_SUPPLIED PASSAGE_
= = =
DCMP has an accessible video for your students for every day of December, with topics ranging from Civil Rights to the Hubble Space Telescope.

  • December 1, 1955: The birth of the modern American Civil Rights Movement occurred as Rosa Parks was arrested in Montgomery, Alabama for refusing to give up her seat to a white man and move to the back section of a municipal bus.
  • December 2, 1804: Napoleon Bonaparte was crowned Emperor of France by Pope Pius VII in Paris.
  • December 3, 1857: Polish novelist Joseph Conrad was born in the Ukraine. He is best known for his tales of seafaring life including Heart of Darkness and Lord Jim.
  • December 4, 1791: The Observer, now the oldest Sunday newspaper in the world, was first published in Britain.
  • December 5, 1492: Haiti was discovered by Christopher Columbus.
  • December 6, 1865: The 13th Amendment to the U.S. Constitution was ratified, abolishing slavery.
  • December 7, 1941: The U.S. Naval Base at Pearl Harbor, Hawaii, was attacked by nearly 200 Japanese aircraft.
  • December 8, 1765: Eli Whitney was born in Westborough, Massachusetts. His invention, the cotton gin, helped increase the production of cotton, and he also developed the concept of mass production of interchangeable parts and the assembly line.
  • December 9, 1993: Astronauts completed a five-day repair job in space on the Hubble Space Telescope.
  • December 10, 1785: Educator Thomas Gallaudet was born in Philadelphia, Pennsylvania. He cofounded the American School for the Deaf in Hartford, Connecticut in 1817.
  • December 11, 1901: The first transatlantic radio signal was transmitted by Guglielmo Marconi from Cornwall, England to St. John’s, Newfoundland.
= = =
_WORK TO COMPLETE_
A. Answer these questions from the passage on December dates in history:
(i) In which city was Napoleon Bonaparte crowned Emperor of France, and by whom?
(ii) Where was Eli Whitney born?
(iii) From where and to where did Guglielmo Marconi transmit the first transatlantic radio signal?
B. Reproduce all of the records below word for word, and leave the picture out of your copy.
= = =
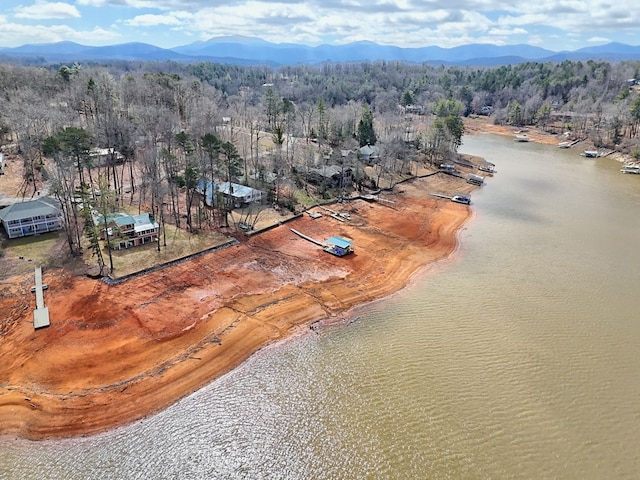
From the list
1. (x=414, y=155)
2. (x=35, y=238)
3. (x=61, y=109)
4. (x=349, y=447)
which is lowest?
(x=349, y=447)

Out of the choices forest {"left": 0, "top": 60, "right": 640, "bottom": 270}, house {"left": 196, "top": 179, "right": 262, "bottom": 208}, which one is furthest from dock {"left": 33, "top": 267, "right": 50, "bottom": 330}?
house {"left": 196, "top": 179, "right": 262, "bottom": 208}

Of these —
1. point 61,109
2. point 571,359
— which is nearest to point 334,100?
point 61,109

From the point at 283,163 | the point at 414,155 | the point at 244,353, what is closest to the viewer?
= = =
_SOLUTIONS BY TASK_
A.
(i) Paris, by Pope Pius VII.
(ii) Westborough, Massachusetts.
(iii) From Cornwall, England, to St. John’s, Newfoundland.

B.
From the list
1. (x=414, y=155)
2. (x=35, y=238)
3. (x=61, y=109)
4. (x=349, y=447)
which is lowest?
(x=349, y=447)

Out of the choices forest {"left": 0, "top": 60, "right": 640, "bottom": 270}, house {"left": 196, "top": 179, "right": 262, "bottom": 208}, which one is furthest from dock {"left": 33, "top": 267, "right": 50, "bottom": 330}?
house {"left": 196, "top": 179, "right": 262, "bottom": 208}

Of these —
1. point 61,109
2. point 571,359
— which is nearest to point 334,100?
point 61,109

From the point at 283,163 | the point at 414,155 | the point at 244,353, what is closest to the viewer?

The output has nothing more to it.